Als er das unfreiwillig getan hatte, fielen sie wieder über ihn her. Diesmal rissen sie seine Kleidung herunter und zogen ihm die Schuhe aus.
Dann wurde er „willkommen geheißen“, wie sie es nannten.
„Vierundvierzig Hiebe“, sagte ein Mann, der die Bastonade überwachte. „Gebt ihm vierundvierzig Hiebe auf die Fußsohlen. Für jedes Wort der türkischen Eidesformel einen Schlag.“
Eine mörderische Prozedur begann, als der Kerl mit dem Stock zuschlug. Ali Mustafa krümmte sich und versuchte aufzuspringen, doch zwei starke Männer hielten ihn unbarmherzig fest.
Die Schmerzen waren kaum zu ertragen. Er biß sich auf die Lippen, bis er Blut im Mund spürte. Seine Fußsohlen brannten, als würde er durch glutendes Feuer laufen, und jeder weitere Hieb entrang ihm ein gequältes Stöhnen.
Die Schläge hörten nicht mehr auf.

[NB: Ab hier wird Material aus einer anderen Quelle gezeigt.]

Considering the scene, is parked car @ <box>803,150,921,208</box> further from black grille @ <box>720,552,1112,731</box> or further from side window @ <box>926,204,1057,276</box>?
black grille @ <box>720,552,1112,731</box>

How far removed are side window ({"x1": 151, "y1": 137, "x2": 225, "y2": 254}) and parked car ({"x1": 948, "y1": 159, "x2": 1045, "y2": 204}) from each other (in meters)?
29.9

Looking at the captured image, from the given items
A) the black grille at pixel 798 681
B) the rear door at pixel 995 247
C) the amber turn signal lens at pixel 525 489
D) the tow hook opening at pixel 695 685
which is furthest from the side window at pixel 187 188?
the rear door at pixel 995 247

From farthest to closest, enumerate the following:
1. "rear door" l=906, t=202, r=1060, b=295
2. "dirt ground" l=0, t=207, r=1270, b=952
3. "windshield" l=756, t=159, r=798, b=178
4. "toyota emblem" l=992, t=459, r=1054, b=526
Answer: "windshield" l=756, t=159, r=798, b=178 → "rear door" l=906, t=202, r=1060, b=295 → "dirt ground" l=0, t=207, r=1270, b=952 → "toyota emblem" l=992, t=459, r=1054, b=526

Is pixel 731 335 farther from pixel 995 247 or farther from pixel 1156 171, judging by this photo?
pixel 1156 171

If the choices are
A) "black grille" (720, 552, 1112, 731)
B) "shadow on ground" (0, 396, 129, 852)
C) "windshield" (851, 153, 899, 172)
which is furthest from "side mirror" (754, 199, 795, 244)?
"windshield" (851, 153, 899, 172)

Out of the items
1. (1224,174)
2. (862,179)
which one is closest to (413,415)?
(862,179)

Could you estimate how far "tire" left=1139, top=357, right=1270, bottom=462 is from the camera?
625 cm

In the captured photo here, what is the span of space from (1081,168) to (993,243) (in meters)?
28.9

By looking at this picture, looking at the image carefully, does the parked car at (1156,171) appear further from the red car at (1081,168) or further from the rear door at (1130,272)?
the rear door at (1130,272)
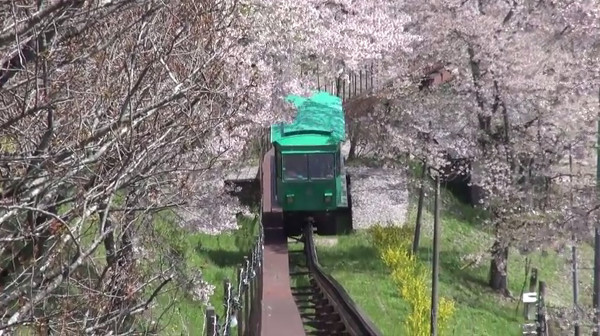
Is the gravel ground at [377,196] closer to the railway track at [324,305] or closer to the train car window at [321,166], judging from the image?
the train car window at [321,166]

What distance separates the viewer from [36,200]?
24.0ft

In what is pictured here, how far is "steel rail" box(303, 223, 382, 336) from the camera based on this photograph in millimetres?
12762

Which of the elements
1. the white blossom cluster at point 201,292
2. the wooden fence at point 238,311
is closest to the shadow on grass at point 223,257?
the white blossom cluster at point 201,292

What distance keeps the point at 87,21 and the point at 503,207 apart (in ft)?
55.3

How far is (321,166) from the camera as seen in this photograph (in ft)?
71.9

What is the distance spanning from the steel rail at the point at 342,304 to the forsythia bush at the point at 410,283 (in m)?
1.30

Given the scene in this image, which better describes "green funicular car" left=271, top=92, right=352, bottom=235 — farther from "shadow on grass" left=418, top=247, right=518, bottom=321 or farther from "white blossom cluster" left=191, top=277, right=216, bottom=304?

Ewigkeiten ging das so weiter, ein Klatschen, ein Zusammenzucken, bis er überhaupt kein Gefühl mehr in den Füßen hatte.
Dann war es endlich vorbei – vierundvierzig Hiebe, für jedes Wort der türkischen Eidesformel einen Hieb.
Sie stellten ihn auf die Beine. Aber er konnte nicht mehr laufen und brach wieder zusammen. Die Schmerzen waren grauenhaft und kaum noch zu ertragen.

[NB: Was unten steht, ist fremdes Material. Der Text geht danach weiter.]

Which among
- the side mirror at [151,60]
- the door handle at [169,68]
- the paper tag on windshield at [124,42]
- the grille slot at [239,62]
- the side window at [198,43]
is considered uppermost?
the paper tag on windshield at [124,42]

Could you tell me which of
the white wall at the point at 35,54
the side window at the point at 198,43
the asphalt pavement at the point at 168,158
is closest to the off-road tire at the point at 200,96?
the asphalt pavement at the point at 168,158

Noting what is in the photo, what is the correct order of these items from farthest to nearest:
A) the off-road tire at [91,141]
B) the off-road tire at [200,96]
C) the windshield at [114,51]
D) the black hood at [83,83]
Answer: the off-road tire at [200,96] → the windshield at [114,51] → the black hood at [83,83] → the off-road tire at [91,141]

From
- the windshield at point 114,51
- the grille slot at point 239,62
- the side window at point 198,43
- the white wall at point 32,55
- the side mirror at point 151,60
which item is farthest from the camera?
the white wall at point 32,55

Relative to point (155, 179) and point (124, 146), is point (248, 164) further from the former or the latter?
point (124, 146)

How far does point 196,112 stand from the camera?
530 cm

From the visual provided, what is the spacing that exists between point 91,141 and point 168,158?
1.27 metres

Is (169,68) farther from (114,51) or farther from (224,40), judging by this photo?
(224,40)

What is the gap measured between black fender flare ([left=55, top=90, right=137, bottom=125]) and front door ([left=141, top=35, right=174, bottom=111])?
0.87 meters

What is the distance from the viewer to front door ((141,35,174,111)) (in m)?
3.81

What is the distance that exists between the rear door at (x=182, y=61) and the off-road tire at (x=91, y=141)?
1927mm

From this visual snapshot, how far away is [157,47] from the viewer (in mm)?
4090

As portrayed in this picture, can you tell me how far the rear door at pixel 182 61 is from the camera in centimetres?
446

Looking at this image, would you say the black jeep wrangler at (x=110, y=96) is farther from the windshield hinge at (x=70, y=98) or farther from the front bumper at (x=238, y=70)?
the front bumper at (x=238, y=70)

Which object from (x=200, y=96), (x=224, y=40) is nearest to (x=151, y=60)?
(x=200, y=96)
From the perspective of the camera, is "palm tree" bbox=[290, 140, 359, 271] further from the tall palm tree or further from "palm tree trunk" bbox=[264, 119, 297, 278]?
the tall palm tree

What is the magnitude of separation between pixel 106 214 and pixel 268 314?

„Bringt ihn weg“, sagte die Stimme. „Bringt ihn in den vornehmen Raum mit dem Bad, damit er sich erholen und ausruhen kann.“
Ali Mustafa sah nur rote Nebel kreisen. Er spürte, wie ihn zwei Mann hart bei den Armen ergriffen und wegzerrten. Um ihn her raunten leise Stimmen, alles war wie in dicke Watte gepackt. Nur dieser grauenhafte Schmerz blieb.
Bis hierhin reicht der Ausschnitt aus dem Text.